The final four chapters examine specific issues of representation within elite circles, starting with Christofer Edling, Gergei Farkas, and Jens Rydgren’s quite informative piece exploring just how integrated elites are at the local level through their analysis of the social networks of elites within four different medium-sized municipalities in the Västra Götaland region. Next, Erik Bihagen, Magnus Nermo, and Lotta Stern interrogate the relative significance of family connections and competence in both the public and private sector, finding that ‘family connections and personality have greater significance within the private sector than in the public sector’, demonstrating that a reliance upon formal merits remains greater in the latter (p. 237). Although academia, as an elite network, is rather internationalized in the 21st century, Alireza Behtoui and Hege Høyer Leivestad find in Sweden that non-Swedes, especially those from outside Western Europe, fare much worse than their native or European counterparts, especially within the humanities, as opposed to more technical fields. Moreover, non-native academics typically end up not only in ‘peripheral workplaces’, or colleges and universities of lower standing, but also are encouraged to focus upon ‘peripheral subjects’, or ‘those areas that touch on migration, minorities, diversity, immigration, and integration’ (p. 269).

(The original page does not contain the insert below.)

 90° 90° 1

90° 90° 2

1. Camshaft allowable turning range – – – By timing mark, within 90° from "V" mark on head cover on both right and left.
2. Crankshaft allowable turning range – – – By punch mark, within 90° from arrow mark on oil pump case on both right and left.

Finally, Christina Garsten, Bo Rothstein, and Stefan Svallfors put policy professionals under the microscope, asking if they can be understood as unrecognized elite and if politicians’ increasing reliance upon this unelected cadre constitutes a threat to democracy.
Although Eliter i Sverige recognizes that ‘elite’ often functions as a term of relative standing and so examines social spheres such as mid-sized municipalities or academic departments, it does not obfuscate the threat posed by elite power in a cloud of relativism. As Göran Therborn observes in his conclusion, The sell-off of the welfare state and the establishment of private profit as the central goal for nearly all public, tax-financed operations has been a process typical of Swedish politics for the last 200 years – gradual, discrete, and arranged between the new and old elites.
However, he adds, this process ‘has not yet reached its fulfillment. With critical thinking and clear analytical language as a beginning, resistance remains possible’ (p. 318). And that is the benefit of a volume such as Eliter i Sverige, for it provides a framework – primarily through the discipline of sociology but also incorporating history and political science – for understanding exactly how elite power propagates and maintains itself at varying levels in society. Those who seek a cure must study the disease agent, and thus must scholars, as this book so capably argues, focus their attention upon political, economic, and social elites of this world in order to address the world’s many pressing needs.